Monday, December 15, 2008

fit leadership

Over the past 8 months, I have gone through the process of losing almost 50 lbs. Turning 49 this past May made me look at myself and say,"What do I want to do and be by the time I turn 50?" As I looked around me, I saw several people whom I admired who were both successful and fit. I began to put 2 and 2 together, and there began to be a realization that there might be a correlation between being fit and being successful. While I have yet to find detailed research on this topic, I did come across the book The Power of Full Engagement by Jim Loehr and Tony Schwartz (thanks to my friend Ron Kessler for the recommendation) to provide enough evidence to convince me to GET IN SHAPE! And so I did.

May & June - portion control (10 lbs lost)
July & August - South Beach Diet phases 1 & 2 (20 lbs lost)
September, October & November - exercise, portion control and South Beach phase 3 (15 lbs lost)

As I near the end of December I am trying to lose the final 5, and putting together an exercise routine that will keep me at my ideal weight. Why am I doing all of this? Three reasons:

1. If there is a connection between being fit and being successful, then I want to be fit
2. When acting as a representative of my institution to the public, I should look the image of being fit and successful
3. As a steward of the gifts God has given me, one of those gifts is my health and well-being

Leaders should be fit - not just to be more successful, but to set an example for others to follow. In addition, leaders need an extreme amount of energy to do what is required on a regular basis. Getting and staying fit is not a goal - it is a lifestyle. It has taken me 49 years to figure this out - I hope that others will not wait so long and get going to be fit - and stay fit - and LEAD!

Friday, December 5, 2008

the problem with caring for people

Everyone has always told me to care for people - "if you take care of your people, they will take care of you"..."people are your most important asset." You have probably all heard the phrases and, like me, would find it hard to argue against these adages of leadership. But let's consider the dark side of caring for people.

As a leader, who/what am I most reponsible to/for? Is it the employees? Is it the customer? Is it the stakeholder? OR - is it the institution itself? Consider the fact the one is hired to lead an institution - not people. People come and go - people disapoint - people are people. And yet, the institution remains. It is the institution that people connect is the institution that is held up as the standard of is the institution that is maligned when people do stupid things...and it is the institution that will remain when the employees, the customers and the leaders are all long gone.

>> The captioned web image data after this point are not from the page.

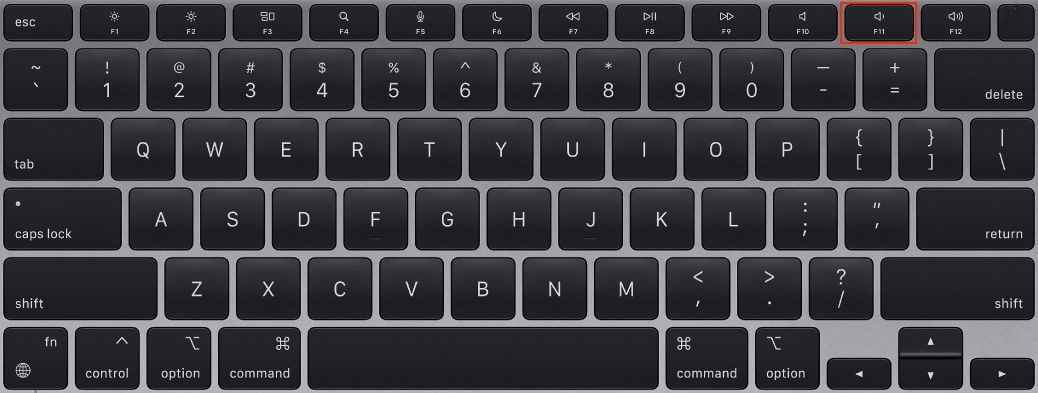 Mac Keyboard F11 Key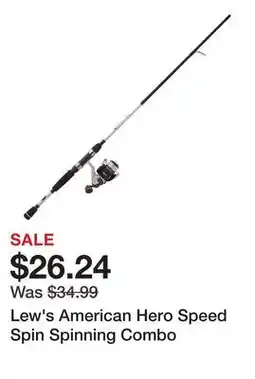 Dick's Sporting Goods Lew's American Hero Speed Spin Spinning Combo offer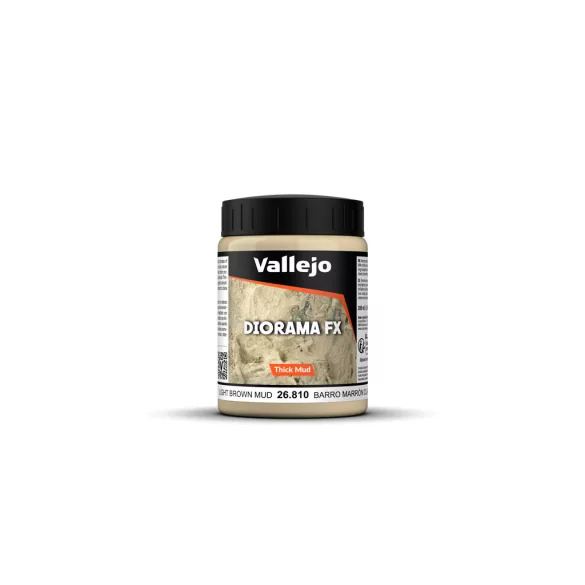 Vallejo - Diorama FX Thick Mud Textures Light Brown Thick Mud 200 ml-26810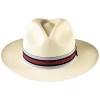 Nautical Red Navy Gray Panama Hat Montecristi Band Classic Preppy Stripe Ribbon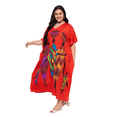 thumbnail image 5 of Oussum Women Plus Size Caftan Dress Beach Cover Up Loungewear, 5 of 8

As leaders, it is easy to get wrapped up in our people, especially when their personal issues begin to overwhelm them . The employee who is going through a tough time at home...the employee who is suffering from illness or addiction...the customer who is having trouuble paying their bills...the stakeholder of influence who has become an embarrasment. All of these issues demand our time and energy - and when we focus on these people, the institution can suffer. Let's face it, how much time and energy do we spend on those people who do their jobs well, go above and beyond the call of duty, and are never in our offices complaining? Do we ever wake up in the middle of the night thinking about them? Do we sit in meetings considering our next moves for our BEST people? Imagine for a moment if we, as leaders, devoted as much time and energy to those people who positively contribute to the institution as we do on those who negatively affect the institution?

Are people important? ABSOLUTELY! But our role as leaders is to care for the institution - its growth and its future. We cannot allow people (and all of their issues) to get in the way of that calling. When they do, measures need to be taken to minimize those distractions and work to change their behavior. If those measures fail, then our role as leaders is to help those people move on so that the institution can once again focus on its mission - and not solely on its people.